= Realism (architectural history) =

Realism is the name now given to an approach to architecture by British architects from the 1840s onwards, who aimed to emphasise the 'real' nature of building forms and materials in the buildings they designed. Although the use of the term in architectural history dates from the 1980s, Victorian architects and writers are recorded as using the word 'real' to describe their intentions, and ‘unreal’ to describe architecture they disapproved of.

Realism is most closely associated with Augustus Pugin and in particular with his 1841 book The True Principles of Pointed or Christian Architecture. The message of this book was that the appearance of buildings and all their details should directly derive from their construction and use. As Pugin put it:

there should be no features about a building that are not necessary for convenience, construction, or propriety . . . the smallest detail should have a meaning or serve a purpose.

The effect of this message was that Gothic Revival architects responded to the then-prevalent low standards of construction by emphasising the constructional role and physical qualities of the materials they used.
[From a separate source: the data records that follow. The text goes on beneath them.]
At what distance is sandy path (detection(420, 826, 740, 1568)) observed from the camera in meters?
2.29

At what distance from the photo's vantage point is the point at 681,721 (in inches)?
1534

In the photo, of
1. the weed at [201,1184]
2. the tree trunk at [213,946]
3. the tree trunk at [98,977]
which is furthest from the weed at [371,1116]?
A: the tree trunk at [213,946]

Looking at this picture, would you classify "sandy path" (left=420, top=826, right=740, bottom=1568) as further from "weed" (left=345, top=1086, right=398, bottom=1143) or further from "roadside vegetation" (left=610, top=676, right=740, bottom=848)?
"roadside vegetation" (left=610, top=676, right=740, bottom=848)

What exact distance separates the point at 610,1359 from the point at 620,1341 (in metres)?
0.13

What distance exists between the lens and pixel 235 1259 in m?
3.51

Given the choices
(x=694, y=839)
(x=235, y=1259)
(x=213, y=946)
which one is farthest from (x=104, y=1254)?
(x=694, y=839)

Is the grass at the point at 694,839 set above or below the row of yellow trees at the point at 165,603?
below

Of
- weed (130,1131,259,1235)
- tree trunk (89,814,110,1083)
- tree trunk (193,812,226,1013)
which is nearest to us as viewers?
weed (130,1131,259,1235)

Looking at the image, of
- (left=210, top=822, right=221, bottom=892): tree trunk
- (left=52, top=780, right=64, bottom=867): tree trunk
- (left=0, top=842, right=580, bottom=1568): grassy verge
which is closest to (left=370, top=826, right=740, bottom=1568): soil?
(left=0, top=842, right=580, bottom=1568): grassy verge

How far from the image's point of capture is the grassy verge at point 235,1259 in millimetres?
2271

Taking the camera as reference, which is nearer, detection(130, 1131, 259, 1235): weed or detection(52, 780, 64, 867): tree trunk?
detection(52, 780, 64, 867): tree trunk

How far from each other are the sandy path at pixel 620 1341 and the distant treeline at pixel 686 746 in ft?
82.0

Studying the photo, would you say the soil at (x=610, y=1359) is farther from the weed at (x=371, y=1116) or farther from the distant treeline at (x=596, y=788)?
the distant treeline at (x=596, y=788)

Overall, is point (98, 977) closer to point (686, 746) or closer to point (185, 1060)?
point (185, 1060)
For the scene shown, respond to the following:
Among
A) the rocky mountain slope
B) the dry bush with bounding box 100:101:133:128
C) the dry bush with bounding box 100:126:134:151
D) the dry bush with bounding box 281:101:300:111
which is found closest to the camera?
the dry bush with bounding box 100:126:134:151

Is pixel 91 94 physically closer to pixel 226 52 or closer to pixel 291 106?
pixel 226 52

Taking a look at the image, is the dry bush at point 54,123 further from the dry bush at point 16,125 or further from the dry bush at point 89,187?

This meant in practice that brick and stonework replaced stucco or cement render in the design of quality buildings, and in the best cases details from eaves to door handles were especially designed to form a coherent set for each project. Realist houses, such as those designed by Pugin himself, were intended to make their essential construction method obvious through simple observation; the best example is Pugin’s rectory at Rampisham, Dorset, designed in 1845.

With the rapid spread of Pugin’s ideas through influential and prolific architects including George Gilbert Scott, George Edmund Street, and William Butterfield in the mid-nineteenth century, Realist architecture appeared in nearly every town and village in England, at least in the form of a restored (in fact, often largely rebuilt) parish church.

The architectural historian Chris Brooks first referred to Realism in his book Signs for the Times of 1984, and then again, offering the alternative 'reality', in his widely read Gothic Revival of 2000. Brooks compared Pugin’s concept of the 'real' to that of Victorian authors and painters:

Pugin’s response parallels those of Carlyle and Dickens, Ruskin and the Pre-Raphaelites both quantitatively, insisting upon the sheer amount of individual detail, and qualitatively, insisting upon the separable identity of each detail. Every element of the Pugin building is true, true to structure, to function, to material, to a religious meaning; above all, true to itself, its own isolable reality.

In Brooks’ usage, the word also implies investing inanimate objects with real human characteristics, for example with 'honesty', an idea that was popular with late nineteenth-century arts and crafts architects. These architects sometimes believed that a realist approach to material had a "religious" approach to it comparable to that of Pugin fifty years beforehand.

Realism can be seen as a pragmatic, non-intellectualising British variant of the Functionalism or Rationalism that was developing over the same period in European architecture.